E não era com as próprias bocas que riam, mas com outras.

Odisseia, canto XX

segunda-feira, 28 de novembro de 2016

O burro feliz

  No livro Esaú e Jacó, de Machado de Assis, o Conselheiro Aires vê a dada altura um homem bater no seu burro, que teima em não querer andar. Olhando o burro nos olhos, Aires descobre neles uma “expressão profunda de ironia e paciência” e imagina um monólogo (o “monólogo do burro”). No fim desse monólogo, o burro diria ao homem: “o teu domínio não vale muito, uma vez que me não tiras a liberdade de teimar”.

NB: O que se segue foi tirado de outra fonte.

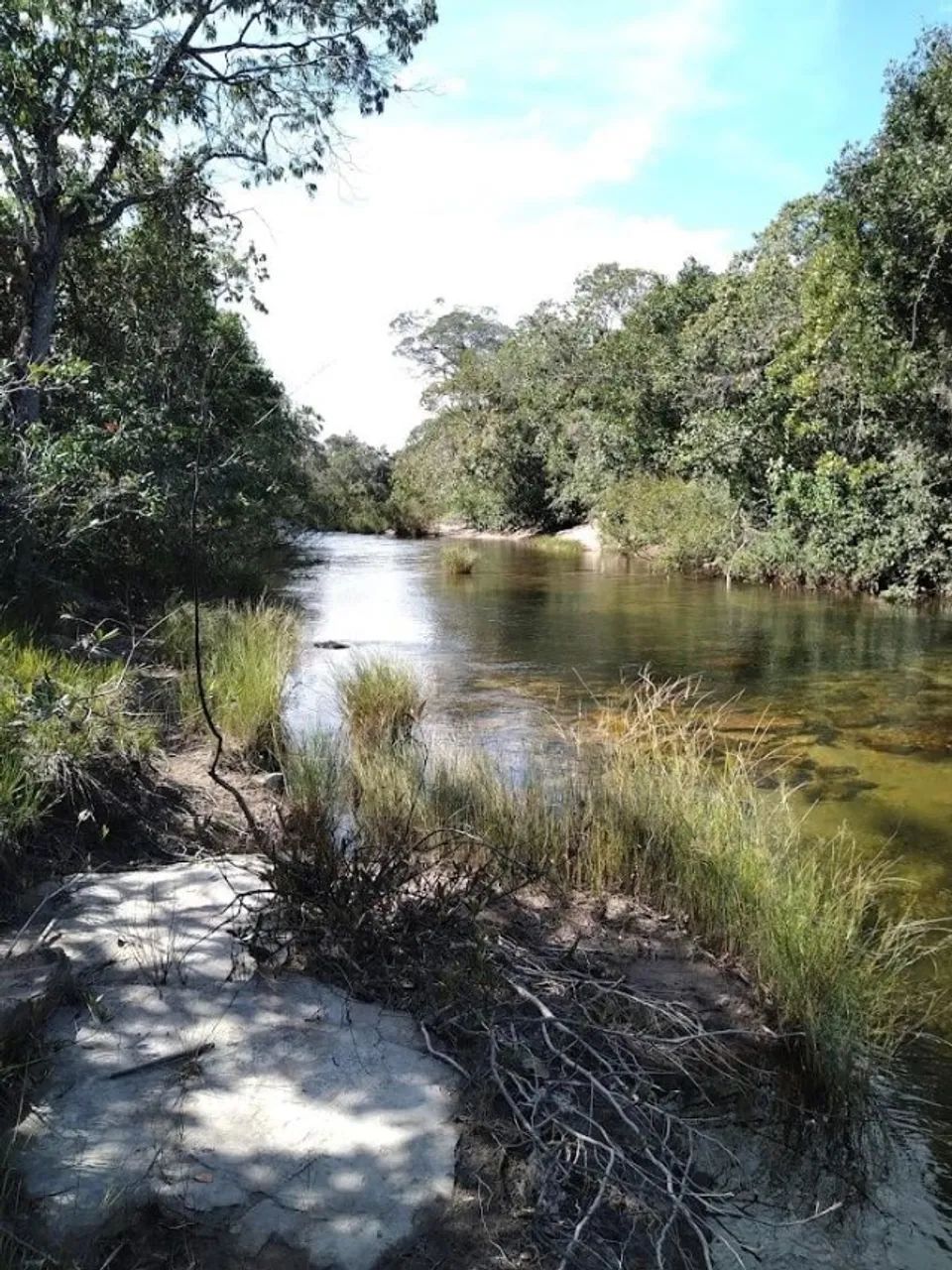 Foto - Alto Paraíso de Goiás -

  A posição do burro lembra a do cão atrelado a uma carroça das fábulas estóicas. A atitude do cão poderia ser a de resistir à trela que o puxava, sem por isso conseguir evitar ser arrastado, ou seguir pelo caminho a que estava condenado, poupando-se ao estrangulamento.
  A preferência dos estóicos por esta última hipótese parece indiciar que a resistência do burro que intriga o Conselheiro Aires seria por eles condenada. Merecerá ela verdadeiramente esta condenação? Revelará a sua postura apenas teimosia sem sentido e a estupidez de não saber aceitar a adversidade?
  A teimosia do burro parece inútil, já que ele, mais tarde ou mais cedo, terá mesmo de seguir o caminho que o homem lhe impõe. A resignação do cão que se abandona ao percurso da carroça aparece então eivada da sabedoria consciente de quem sabe aceitar o seu destino. A fatalidade domina os trajectos de um e outro, mas o cão é maior que o seu destino, porque ao aceitá-lo com a consciência daquilo a que está reduzido é capaz de o desprezar: todo o destino pode ser superado pelo desprezo (“Il n'est pas de destin qui ne se surmonte par le mépris”: Camus, Le Mythe de Sisyphe). Sábio como Sócrates, ele não se rebela nem teima contra a inevitabilidade, encontrando um lugar de paz interior em não se deixar afectar por aquilo que não pode mudar. Ele é o melhor seguidor do conselho com que Sócrates encerra o diálogo com Críton: "sigamos este caminho, já que é aquele que a divindade nos indica".
  É esta nota, todavia, que nos dá uma primeira pista para percebermos que talvez não devamos subestimar com tanta ligeireza a atitude do burro. Porque o seu monólogo, afinal, é a maior prova de que ele tem precisamente aquela consciência que torna superior a posição do cão sábio. Com efeito, é ele mesmo que reconhece ao dono o domínio deste. E é precisamente graças a este passo que ele pode dizer, com razão, que esse domínio não lhe serve de muito. Se não estivesse consciente da sua subjugação, morreria subjugado. Mas está e resiste ainda assim. Porque o faz? Pelo mesmo motivo pelo qual Sísifo insiste em ir buscar a sua pedra ao fundo da montanha para onde ela rolou mais uma vez. Sísifo sabe que é inútil tentar levar a pedra ao topo, porque ela há-de voltar a cair. Mas insiste. E se temos de imaginar Sísifo feliz, como recomendou Camus, a sua felicidade talvez não possa ser encontrada enquanto imaginarmos que ele é simplesmente obrigado a empurrar uma pedra uma e outra vez para a ver depois cair de volta ao princípio; descobriremos essa felicidade atentando antes em que é o próprio Sísifo que, livre, como o burro, para teimar, insiste em empurrar de novo. Não perceberemos a sua alegria nem a sua liberdade se insistirmos em pensar que de nada serve levar o pedregulho ao topo se este vai cair uma vez mais; porque assim falhamos em ver que, se isto acontece, é porque não há, de facto, sentido nenhum para o gesto repetido de insistência a não ser o que mora e se esgota no próprio gesto. A tragédia de Sísifo é a de um retorno frustrado à base da montanha. A sua felicidade, porém, é a de uma subida bem sucedida. A única prova deste sucesso é que ele nunca poderia descer de volta se não tivesse chegado ao topo; isto basta, porque a subida é afinal o único objectivo de si mesma.
  Também Sísifo pode rir-se da divindade que, uma vez chegada a pedra ao cume, a empurra de volta, obrigando-o a ir buscá-la novamente. Porque também ele pode dizer: “o teu domínio não vale muito, uma vez que me não tiras a liberdade de teimar”. É esta vontade indomável, consciente de ser inútil, sem esperança de qualquer sucesso e por isso mesmo vitoriosa, que o burro exibe nos seus olhos irónicos e pacientes. E talvez possamos assim lembrar o Conselheiro Aires de que, ao notar a "expressão de ironia e paciência" naqueles olhos, é também preciso imaginar que aquele burro absurdamente teimoso é feliz.